First Day, First Class: What do good teachers actually do?

Of all the practices that impact learning engagement, few could be more important than the ‘first day, first class’ signals teachers give their students about the learning culture desired in their classrooms. Yet of all the issues impacting learning engagement, no issue seems to be so lacking in empirical evidence about how effective teachers actually do this. In other words, we have not found a single well-documented and published study into the way capable teachers initiate the routines that will enable and sustain their students’ learning. The 2017 Brisbane Grammar School Project that Peter Taylor and I conducted breaks new ground in the research literature on teaching and learning by investigating how highly effective teachers establish enabling pedagogical routines with a new class of students.
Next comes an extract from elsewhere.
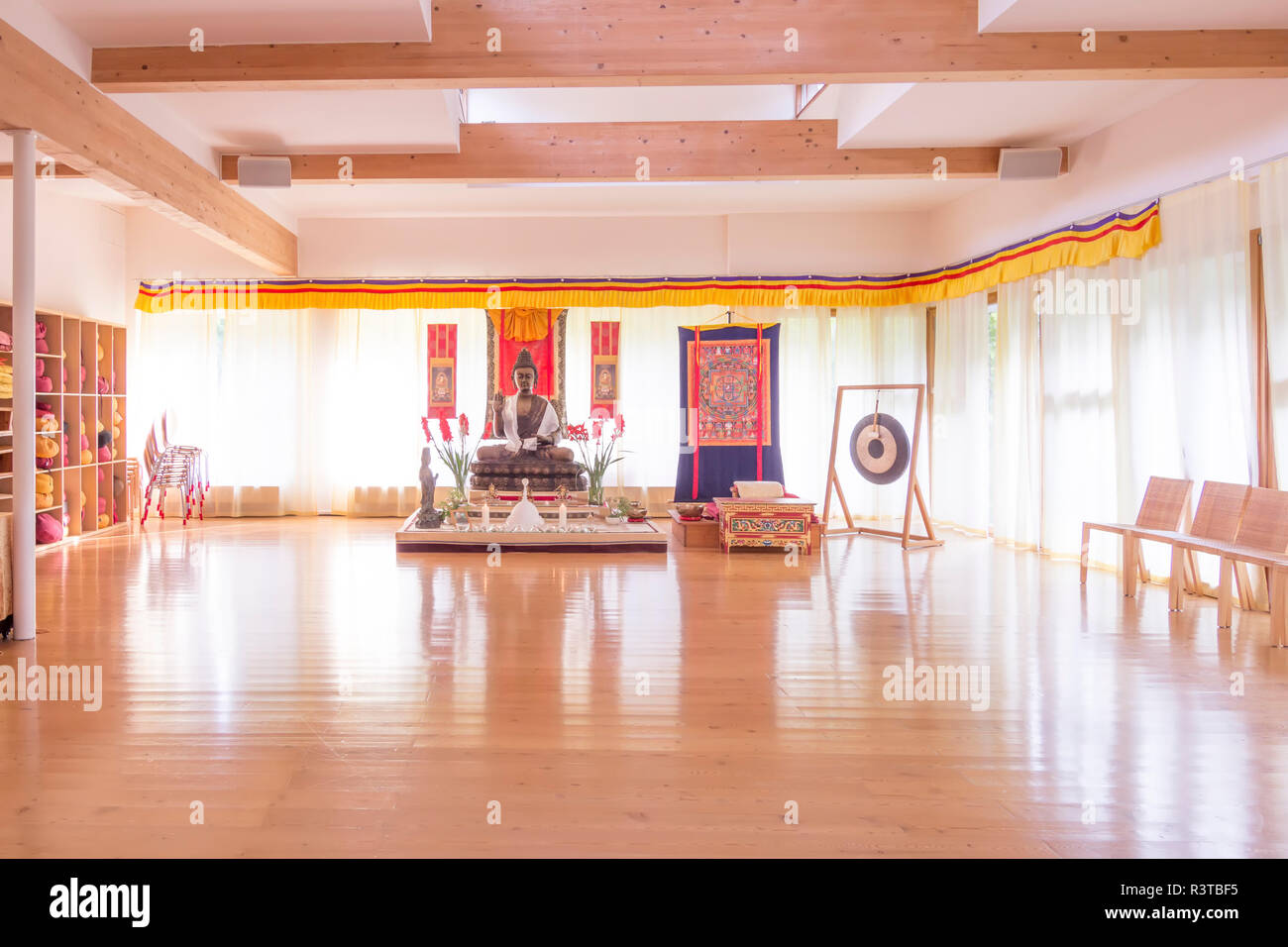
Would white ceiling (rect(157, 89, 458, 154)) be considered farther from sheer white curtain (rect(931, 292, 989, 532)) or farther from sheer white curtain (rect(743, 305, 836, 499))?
sheer white curtain (rect(931, 292, 989, 532))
Here is our first set of findings from the project.

In identifying the gap in the literature, we do acknowledge that ‘first day, first class’ is a topic much commented upon within and outside the teaching profession. However, that commentary is characterised by anecdote, advice and admonition, rather than any findings from rigorous research. Moreover, the focus of that commentary is generally on the entry and exit points of formal education – early years or tertiary – rather than on the middle and secondary sectors. The trend in the early years commentary is increasingly inclusive of parents,[1] while much of the tertiary-focused commentary is directed towards assisting US-college academics (many of whom may not be trained teachers) seeking ‘buy-in’ from a new class of students.[2]

A further limitation of its ‘tips and tricks’ advocacy is that much of it targets a subset of teachers – neophyte teachers in the main[3] – whose are presumed to be underprepared, anxious beginners in need of ‘survival’ techniques. Sue Cowley’s How to survive your first year in teaching, for example, offers “to guide you right from the start of day one, lesson one, [when]… your stomach feels like lead and your mouth feels as dry as the Sahara desert”.[4]  Such levels of anxiety are not, we suggest, unique to beginning teachers, nor are they experienced by all new teachers. Our interest in this paper is how effective teachers engage their students notwithstanding their levels of anxiety or years of professional service.
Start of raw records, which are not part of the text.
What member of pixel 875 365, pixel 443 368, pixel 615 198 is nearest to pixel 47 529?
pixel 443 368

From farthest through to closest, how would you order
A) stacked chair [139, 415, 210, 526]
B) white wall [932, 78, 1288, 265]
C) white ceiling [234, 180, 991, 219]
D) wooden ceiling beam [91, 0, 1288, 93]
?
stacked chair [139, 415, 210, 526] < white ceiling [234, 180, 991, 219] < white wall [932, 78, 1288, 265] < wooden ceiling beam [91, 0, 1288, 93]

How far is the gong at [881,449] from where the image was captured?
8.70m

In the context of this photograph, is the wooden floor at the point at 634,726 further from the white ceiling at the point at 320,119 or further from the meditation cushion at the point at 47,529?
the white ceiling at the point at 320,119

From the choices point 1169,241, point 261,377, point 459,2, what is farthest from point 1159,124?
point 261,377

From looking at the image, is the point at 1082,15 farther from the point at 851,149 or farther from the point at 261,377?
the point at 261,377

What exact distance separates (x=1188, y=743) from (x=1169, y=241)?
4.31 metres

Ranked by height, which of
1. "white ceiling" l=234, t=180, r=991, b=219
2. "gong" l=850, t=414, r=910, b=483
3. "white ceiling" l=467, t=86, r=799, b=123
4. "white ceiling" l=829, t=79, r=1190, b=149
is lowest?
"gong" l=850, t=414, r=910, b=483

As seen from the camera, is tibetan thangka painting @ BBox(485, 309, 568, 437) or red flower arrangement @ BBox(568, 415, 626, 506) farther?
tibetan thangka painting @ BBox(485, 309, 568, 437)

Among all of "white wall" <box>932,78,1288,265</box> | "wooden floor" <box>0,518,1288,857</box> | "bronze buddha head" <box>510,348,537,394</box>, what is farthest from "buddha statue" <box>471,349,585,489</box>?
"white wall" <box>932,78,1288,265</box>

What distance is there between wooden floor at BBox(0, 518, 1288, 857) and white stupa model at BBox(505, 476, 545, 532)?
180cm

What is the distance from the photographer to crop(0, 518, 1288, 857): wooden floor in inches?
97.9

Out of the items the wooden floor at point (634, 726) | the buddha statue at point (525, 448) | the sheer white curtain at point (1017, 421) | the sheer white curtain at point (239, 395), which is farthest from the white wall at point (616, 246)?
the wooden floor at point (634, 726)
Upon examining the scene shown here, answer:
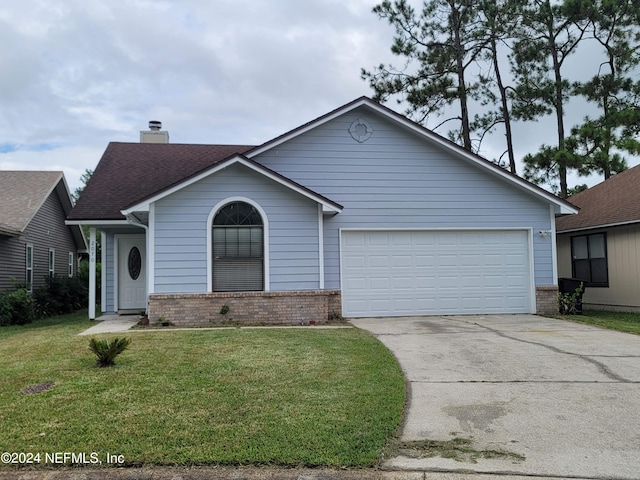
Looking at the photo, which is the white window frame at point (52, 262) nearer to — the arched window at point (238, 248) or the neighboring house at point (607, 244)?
the arched window at point (238, 248)

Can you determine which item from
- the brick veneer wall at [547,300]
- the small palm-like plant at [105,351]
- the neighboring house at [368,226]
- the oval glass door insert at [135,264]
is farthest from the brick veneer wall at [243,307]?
the brick veneer wall at [547,300]

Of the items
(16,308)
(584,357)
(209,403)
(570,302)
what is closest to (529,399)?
(584,357)

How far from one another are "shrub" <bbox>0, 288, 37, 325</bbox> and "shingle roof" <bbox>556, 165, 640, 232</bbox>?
1675 cm

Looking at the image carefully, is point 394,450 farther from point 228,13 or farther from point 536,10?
point 536,10

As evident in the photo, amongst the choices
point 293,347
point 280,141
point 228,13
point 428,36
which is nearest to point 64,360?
point 293,347

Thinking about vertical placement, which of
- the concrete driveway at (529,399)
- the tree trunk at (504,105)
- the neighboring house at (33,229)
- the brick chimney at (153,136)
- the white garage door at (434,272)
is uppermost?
the tree trunk at (504,105)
It follows, if we have no substantive studies of ‘first day, first class’ teacher practice, that the ‘first day’ classroom is framed as a site for the application of disciplinary and/or experience-based knowledge, not a site for interrogating practice. Rather than drawing on studies of ‘first day practice’, how-to books and websites pull in ideas from a wide range of fields – child development, organisational psychology, behaviour management and so on – to argue their relevance for the work of the ‘first day, first class’ teacher.

Project antecedents

Getting through the classroom door has been fraught with difficulty for would-be researchers of ‘day one, class one’ teaching practice, and with good reason. If there was ever a time when teachers would want to ensure against any distraction in their classrooms, or feel most vulnerable in their practice, it would be the first time they teach a new class. It follows that it took a long and strong on-site relationship between our research team and the School to lay the basis of mutual trust on which this study is built. This relationship was enriched by school leaders with the capacity to foresee the value of the research findings within the School and beyond. Without such a special relationship and such leaderly vision, this research into ‘day one, class one’ practice could never have become a reality.
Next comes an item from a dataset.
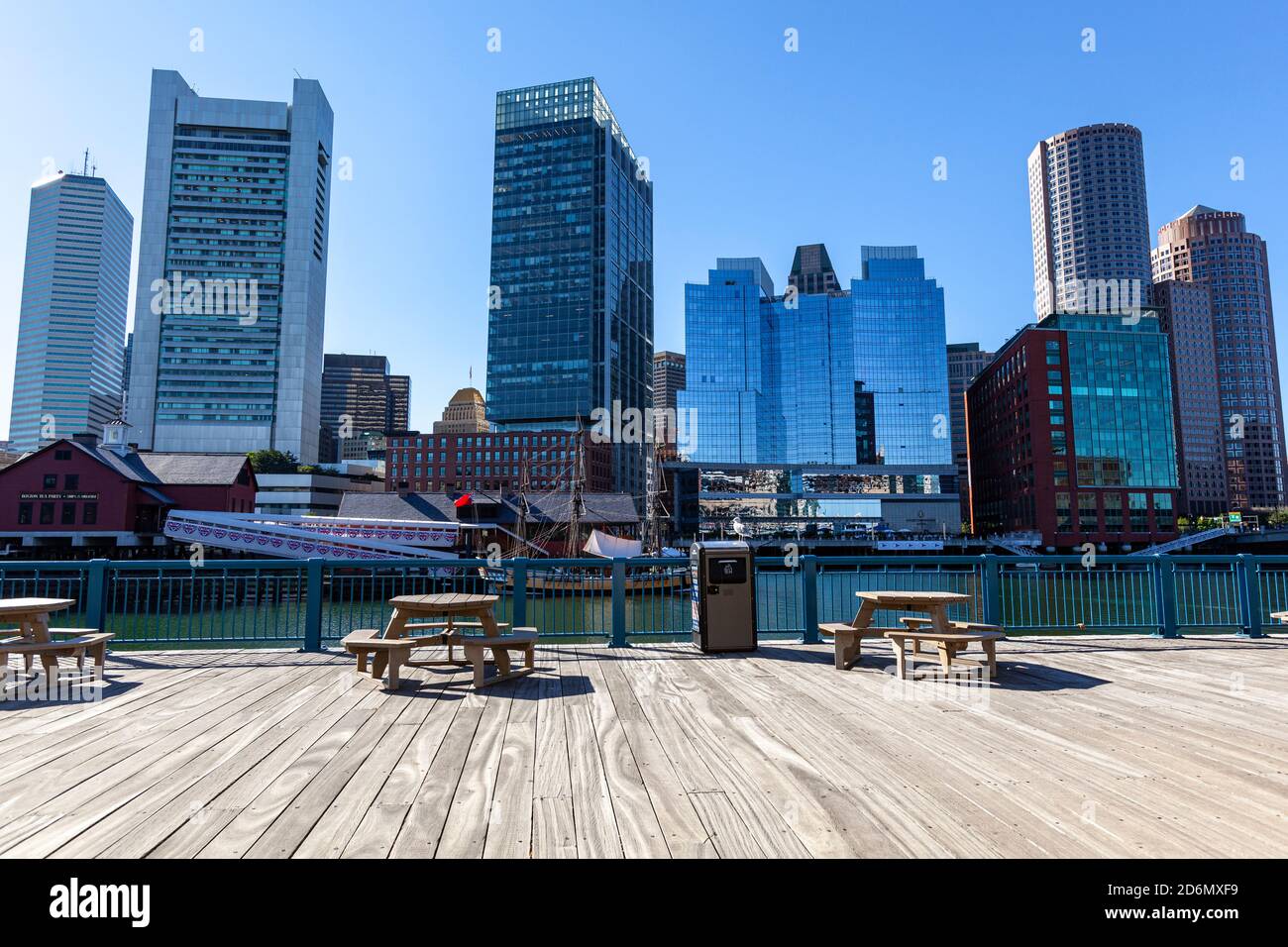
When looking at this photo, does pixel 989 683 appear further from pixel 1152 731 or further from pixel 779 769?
pixel 779 769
The study was underpinned by the following assumptions the authors/researchers made as both experienced teachers and long-term observers of classroom teaching in Australia and elsewhere:

  • That highly effective teachers have pedagogical repertoires that rely on well-established routines of behaviour and engagement in their classrooms;
  • That such teachers understand and/or intuit the difference between ‘good constraints’ and ‘impediments’ when they establish the routines they want students to practise routinely from lesson one, day one;
  • That while these routines are likely to be nuanced by a range of factors (year level, discipline, classroom ecology) they are crucial to building a classroom learning culture in a systematic and sustainable way.

Before conducting the in-classroom research, we anticipated that some generic practices would be identified, alongside some more idiosyncratic ‘choreographies’ specific to individuals, Year levels and disciplines. These would have implications not only for site-specific professional learning at the School but more broadly for the larger project of improving teaching practices.

 

In order to collect sufficient data to characterise differences and similarities, we approached the Headmaster with a list of possible teachers to invite into the study. With his recommendation of an additional list of possibilities, we emailed 18 teachers in the week before the start of classes in January 2017, of whom 17 accepted the invitation to participate.  Group and/or individual meetings were held with all teachers prior to the start of the school year, in order to address any concerns they might have regarding the process and to seek their advice on which of their classes we should observe.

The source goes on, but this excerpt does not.